*LISTE DES TÂCHES*:
**1)** Répondez à ces questions sur le texte consacré à la stratégie marine européenne :
(a) À quelle date l'Agence européenne de l'environnement a-t-elle rendu son rapport ?
(b) Jusqu'à quelle date les États membres avaient-ils pour transposer la directive dans leur droit national ?
(c) En quelle année la Commission européenne a-t-elle institué les programmes de surveillance ?
**2)** Reproduisez fidèlement le passage du texte consacré à la stratégie marine européenne qui commence aux mots « La directive précise » et s'arrête après les mots « coordonner leurs actions. ».

*EXTRAIT DU DOCUMENT*:

L’Agence Européenne de l’Environnement a rendu un rapport le 24 juin 2015 sur l’efficacité de la politique européenne de ses quatre zones maritimes : l’Atlantique du Nord-Est, la mer Baltique, la mer Méditerranée et la mer Noire. Ce rapport permet de faire un parallèle entre les objectifs fixés par la directive cadre Stratégie pour le milieu marin et l'état écologique actuel des zones maritimes.


1. La Directive sur la stratégie marine de l’Union Européenne


La directive cadre Stratégie pour le milieu marin a été adoptée le 17 juin 2008 par le Parlement et le Conseil de l’Union Européenne. Elle est entrée en vigueur le 15 juillet 2008 et les Etats membres avaient jusqu'au 15 juillet 2010 pour la transposer dans leur droit national.

Elle établie un cadre d'actions communautaire visant à atteindre trois objectifs de prévention, de protection et de conservation des milieux marin vis-à-vis des activités humaines nuisibles. Ses objectifs sont résumés en une formule : « Pour une mer propre, une mer saine, une mer productive ».

Cette directive impose aux pays de l'Union Européenne d'élaborer des stratégies visant à protéger les écosystèmes marins et à veiller à ce que les activités économiques liées au milieu aquatique intègrent un paramètre de durabilité.(1)

Pour ce faire, les Etats membres doivent élaborer trois types de plans.
Il y a tout d'abord les programmes transfrontaliers. Ces programmes permettent de définir des actions en vue d’atteindre les objectifs fixés et tout particulièrement de garantir un bon état écologique des espaces maritimes d’ici à 2020. Un « bon état écologique» fait référence « à la diversité et au dynamisme écologique des océans et des mers et à leur propreté, leur bon état sanitaire et leur productivité ». L’objectif de cet « bon état écologique » est de veiller à la protection des écosystèmes marins pour les générations actuelles et futures. Ces programmes transfrontaliers permettent de renforcer la coopération entre les quatre régions marines. Par ailleurs, la directive contribue aussi à renforcer la coopération mondiale par le biais de la création d’un réseau mondial de zones maritimes protégées, permettant ainsi d'ouvrir le dialogue avec les pays situés hors de l’Union Européenne.
Ensuite, les Etats membres doivent également prévoir des programmes de mesures à prendre. Ils définissent l’étendue de la zone concernée et le calendrier des actions à mettre en place afin de pratiquer les activités marines de façon durable.
Enfin, il y a les programmes de surveillance, institués en 2014 par la Commission Européenne lors de sa révision des premières étapes de la mise en œuvre de la directive. Ces programmes visent à mesurer et à évaluer les progrès en vue d’atteindre les objectifs. Si certains objectifs ne sont pas atteints, les pays de l’Union Européenne sont tenus de donner des justifications et peuvent, le cas échéant, appliquer certaines exceptions.

La directive précise que, les mers européennes étant divisées en quatre régions marines, les pays travaillant dans les mêmes régions sont tenus de coordonner leurs actions.

*EXTRAIT DES DONNÉES*:
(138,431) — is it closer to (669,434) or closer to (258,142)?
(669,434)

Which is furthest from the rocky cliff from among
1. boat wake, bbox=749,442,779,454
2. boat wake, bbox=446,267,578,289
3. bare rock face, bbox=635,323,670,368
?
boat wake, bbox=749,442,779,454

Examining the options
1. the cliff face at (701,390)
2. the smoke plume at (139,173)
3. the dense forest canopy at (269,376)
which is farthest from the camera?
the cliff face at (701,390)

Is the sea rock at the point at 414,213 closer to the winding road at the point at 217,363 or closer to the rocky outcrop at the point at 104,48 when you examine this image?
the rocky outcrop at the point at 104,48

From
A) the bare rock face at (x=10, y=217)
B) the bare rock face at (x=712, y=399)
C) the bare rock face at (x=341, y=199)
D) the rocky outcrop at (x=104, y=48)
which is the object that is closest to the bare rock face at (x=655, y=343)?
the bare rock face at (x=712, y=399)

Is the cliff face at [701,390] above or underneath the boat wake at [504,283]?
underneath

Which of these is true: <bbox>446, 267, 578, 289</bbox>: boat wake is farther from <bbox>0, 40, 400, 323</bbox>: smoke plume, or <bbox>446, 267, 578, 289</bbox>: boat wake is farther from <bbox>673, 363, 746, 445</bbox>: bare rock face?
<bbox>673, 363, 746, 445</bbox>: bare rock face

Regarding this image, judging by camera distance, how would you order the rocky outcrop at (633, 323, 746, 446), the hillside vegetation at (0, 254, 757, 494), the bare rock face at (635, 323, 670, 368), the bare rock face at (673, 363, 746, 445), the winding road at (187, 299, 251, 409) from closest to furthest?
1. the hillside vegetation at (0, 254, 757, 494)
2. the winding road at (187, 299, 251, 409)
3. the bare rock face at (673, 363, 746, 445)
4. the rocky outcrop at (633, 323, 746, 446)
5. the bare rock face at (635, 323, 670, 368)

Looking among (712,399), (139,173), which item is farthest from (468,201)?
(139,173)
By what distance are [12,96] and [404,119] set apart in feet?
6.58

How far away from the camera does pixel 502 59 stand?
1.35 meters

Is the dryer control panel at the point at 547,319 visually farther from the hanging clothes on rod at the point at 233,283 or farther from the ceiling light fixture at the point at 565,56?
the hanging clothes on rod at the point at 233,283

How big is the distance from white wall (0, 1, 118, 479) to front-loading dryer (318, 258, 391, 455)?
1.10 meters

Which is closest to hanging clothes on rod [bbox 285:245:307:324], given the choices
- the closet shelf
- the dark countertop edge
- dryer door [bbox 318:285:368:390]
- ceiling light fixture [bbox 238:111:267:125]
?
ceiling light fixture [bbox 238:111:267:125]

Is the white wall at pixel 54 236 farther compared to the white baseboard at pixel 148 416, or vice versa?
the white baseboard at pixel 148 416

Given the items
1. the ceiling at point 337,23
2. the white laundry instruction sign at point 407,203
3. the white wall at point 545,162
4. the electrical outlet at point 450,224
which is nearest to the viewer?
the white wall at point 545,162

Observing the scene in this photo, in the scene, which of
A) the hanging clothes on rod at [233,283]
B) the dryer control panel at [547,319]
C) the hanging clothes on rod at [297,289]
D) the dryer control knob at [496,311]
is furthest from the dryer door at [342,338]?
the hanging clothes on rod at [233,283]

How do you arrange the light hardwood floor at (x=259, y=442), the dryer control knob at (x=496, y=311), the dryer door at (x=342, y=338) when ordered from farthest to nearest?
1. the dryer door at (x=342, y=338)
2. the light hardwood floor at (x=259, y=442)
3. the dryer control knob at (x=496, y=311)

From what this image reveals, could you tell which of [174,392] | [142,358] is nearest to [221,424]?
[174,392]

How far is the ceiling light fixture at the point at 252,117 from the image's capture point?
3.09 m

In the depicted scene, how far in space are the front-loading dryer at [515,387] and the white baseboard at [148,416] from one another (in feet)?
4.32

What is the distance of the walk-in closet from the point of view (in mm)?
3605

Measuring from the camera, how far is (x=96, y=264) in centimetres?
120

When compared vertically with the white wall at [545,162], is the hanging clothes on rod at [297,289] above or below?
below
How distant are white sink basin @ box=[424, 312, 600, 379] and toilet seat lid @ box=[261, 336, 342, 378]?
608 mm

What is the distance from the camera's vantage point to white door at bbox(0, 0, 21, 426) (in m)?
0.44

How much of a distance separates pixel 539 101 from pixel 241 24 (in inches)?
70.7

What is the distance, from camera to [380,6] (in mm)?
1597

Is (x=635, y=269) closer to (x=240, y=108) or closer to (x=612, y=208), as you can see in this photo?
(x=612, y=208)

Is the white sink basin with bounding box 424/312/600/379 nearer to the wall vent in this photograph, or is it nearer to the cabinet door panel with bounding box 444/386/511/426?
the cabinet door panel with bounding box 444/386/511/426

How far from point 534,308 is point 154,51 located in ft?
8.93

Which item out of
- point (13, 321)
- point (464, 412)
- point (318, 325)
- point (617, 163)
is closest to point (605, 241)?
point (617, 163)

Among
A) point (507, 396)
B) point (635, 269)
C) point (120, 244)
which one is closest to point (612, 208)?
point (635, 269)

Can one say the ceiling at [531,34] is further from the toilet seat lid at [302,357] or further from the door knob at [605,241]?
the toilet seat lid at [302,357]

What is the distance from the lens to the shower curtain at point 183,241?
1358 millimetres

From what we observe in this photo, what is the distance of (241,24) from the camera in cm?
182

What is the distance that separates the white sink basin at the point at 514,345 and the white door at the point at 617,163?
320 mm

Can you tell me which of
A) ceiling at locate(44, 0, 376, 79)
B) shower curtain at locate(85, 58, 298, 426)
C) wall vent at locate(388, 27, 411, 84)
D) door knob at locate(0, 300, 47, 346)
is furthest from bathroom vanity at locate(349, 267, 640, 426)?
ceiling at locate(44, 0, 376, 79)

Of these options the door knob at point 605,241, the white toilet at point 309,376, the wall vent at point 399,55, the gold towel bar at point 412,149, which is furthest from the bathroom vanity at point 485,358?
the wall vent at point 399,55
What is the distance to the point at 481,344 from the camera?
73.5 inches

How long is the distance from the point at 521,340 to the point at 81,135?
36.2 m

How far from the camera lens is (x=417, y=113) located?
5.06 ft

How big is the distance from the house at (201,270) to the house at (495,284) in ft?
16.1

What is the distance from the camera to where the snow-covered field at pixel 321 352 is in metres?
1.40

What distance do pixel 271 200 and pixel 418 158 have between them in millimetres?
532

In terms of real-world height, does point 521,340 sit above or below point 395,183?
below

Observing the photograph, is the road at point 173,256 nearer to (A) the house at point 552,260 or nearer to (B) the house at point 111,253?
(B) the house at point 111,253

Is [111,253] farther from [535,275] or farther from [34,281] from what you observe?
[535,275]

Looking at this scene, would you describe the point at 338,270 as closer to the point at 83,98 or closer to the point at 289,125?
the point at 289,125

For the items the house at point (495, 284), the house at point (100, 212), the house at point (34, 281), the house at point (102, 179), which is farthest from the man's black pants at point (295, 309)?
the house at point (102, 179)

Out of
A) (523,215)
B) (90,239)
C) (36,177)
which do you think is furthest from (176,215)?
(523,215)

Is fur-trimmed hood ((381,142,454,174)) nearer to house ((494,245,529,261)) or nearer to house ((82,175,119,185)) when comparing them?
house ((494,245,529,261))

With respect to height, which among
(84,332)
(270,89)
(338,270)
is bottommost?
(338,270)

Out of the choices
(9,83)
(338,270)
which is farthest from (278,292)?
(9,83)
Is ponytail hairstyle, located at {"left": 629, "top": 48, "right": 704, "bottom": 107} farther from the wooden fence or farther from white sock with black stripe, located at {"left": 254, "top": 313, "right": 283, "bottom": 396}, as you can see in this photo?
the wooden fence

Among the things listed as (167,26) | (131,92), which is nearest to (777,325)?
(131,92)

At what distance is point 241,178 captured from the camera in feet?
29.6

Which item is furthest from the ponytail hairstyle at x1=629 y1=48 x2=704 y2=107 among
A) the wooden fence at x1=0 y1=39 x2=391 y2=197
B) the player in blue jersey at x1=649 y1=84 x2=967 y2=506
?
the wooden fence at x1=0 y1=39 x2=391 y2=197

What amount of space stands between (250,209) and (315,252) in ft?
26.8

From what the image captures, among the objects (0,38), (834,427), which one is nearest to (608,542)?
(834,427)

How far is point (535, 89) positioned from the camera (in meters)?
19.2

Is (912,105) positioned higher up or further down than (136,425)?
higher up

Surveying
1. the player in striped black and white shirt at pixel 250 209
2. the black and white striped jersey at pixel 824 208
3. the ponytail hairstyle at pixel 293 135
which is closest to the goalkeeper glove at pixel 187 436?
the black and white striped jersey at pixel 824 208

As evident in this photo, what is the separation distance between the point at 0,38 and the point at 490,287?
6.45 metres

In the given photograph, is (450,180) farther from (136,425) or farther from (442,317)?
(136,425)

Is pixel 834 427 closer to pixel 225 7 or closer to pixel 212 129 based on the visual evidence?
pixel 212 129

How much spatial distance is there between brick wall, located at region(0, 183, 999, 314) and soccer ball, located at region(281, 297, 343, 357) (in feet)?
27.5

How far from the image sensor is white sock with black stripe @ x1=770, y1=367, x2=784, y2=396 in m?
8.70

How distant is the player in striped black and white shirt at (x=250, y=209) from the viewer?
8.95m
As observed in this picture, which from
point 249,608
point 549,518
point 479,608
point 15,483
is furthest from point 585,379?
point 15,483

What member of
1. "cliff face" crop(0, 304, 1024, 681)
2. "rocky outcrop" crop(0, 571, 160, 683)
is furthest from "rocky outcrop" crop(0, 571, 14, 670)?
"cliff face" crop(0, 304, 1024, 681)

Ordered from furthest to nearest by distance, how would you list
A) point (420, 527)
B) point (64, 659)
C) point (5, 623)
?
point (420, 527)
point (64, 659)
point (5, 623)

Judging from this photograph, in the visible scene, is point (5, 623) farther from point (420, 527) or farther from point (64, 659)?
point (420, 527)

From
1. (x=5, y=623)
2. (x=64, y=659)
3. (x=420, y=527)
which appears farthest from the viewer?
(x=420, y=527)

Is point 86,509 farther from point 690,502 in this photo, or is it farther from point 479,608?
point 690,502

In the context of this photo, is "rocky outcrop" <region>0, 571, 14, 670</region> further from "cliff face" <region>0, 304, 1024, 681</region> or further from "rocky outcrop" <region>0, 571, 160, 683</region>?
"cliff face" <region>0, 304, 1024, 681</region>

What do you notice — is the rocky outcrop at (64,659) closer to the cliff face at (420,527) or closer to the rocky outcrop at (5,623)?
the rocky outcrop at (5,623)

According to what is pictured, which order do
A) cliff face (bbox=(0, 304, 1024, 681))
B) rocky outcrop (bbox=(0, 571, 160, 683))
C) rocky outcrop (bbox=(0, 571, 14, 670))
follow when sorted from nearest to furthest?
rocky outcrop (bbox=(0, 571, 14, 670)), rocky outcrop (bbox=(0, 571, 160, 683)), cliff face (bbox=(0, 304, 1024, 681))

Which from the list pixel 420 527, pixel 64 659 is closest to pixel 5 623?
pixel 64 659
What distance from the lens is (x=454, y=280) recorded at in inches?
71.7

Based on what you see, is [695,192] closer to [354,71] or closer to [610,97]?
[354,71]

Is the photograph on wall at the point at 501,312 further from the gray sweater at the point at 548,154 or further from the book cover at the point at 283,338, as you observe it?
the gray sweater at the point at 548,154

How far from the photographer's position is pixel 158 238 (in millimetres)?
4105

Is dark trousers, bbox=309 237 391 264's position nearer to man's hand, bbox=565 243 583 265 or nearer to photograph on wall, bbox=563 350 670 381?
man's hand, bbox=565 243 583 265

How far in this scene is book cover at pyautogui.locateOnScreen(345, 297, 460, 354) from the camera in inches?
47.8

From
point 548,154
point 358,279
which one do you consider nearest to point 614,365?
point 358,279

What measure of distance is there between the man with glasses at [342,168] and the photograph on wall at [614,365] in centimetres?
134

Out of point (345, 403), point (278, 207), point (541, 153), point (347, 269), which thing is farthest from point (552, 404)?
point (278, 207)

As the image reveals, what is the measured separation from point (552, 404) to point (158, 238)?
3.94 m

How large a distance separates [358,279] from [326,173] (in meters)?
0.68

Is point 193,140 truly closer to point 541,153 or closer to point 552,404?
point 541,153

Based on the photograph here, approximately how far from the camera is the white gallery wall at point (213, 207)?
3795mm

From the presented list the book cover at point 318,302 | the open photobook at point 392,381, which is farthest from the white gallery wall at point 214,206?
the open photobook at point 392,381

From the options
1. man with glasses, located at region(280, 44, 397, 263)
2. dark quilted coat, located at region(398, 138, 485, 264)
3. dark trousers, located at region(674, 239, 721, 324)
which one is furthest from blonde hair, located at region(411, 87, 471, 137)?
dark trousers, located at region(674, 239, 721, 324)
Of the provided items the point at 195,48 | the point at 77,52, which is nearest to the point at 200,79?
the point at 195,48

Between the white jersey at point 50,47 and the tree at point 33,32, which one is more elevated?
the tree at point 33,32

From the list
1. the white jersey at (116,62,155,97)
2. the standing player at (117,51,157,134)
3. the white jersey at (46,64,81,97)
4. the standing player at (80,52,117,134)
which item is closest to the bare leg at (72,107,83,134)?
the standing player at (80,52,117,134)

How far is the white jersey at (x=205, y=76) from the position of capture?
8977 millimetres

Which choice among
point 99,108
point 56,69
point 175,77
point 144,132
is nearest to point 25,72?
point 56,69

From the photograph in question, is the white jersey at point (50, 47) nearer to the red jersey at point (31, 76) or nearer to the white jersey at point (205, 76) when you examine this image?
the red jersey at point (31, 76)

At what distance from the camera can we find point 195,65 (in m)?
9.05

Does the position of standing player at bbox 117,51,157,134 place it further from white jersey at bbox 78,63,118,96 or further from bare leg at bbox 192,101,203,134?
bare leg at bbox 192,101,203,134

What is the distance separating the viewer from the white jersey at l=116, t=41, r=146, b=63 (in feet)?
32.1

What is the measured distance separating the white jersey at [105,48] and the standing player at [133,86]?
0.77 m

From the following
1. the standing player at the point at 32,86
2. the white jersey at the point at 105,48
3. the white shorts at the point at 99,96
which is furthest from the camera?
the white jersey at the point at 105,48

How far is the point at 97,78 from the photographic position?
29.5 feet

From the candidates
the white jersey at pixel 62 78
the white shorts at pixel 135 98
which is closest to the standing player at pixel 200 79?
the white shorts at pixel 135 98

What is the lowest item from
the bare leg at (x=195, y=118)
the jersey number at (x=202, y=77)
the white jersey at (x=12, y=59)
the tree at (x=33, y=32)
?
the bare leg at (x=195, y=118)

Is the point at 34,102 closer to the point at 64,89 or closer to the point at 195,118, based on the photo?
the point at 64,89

*RÉSULTATS FINAUX*:
**1)**
(a) Le 24 juin 2015.
(b) Jusqu'au 15 juillet 2010.
(c) En 2014.

**2)**
La directive précise que, les mers européennes étant divisées en quatre régions marines, les pays travaillant dans les mêmes régions sont tenus de coordonner leurs actions.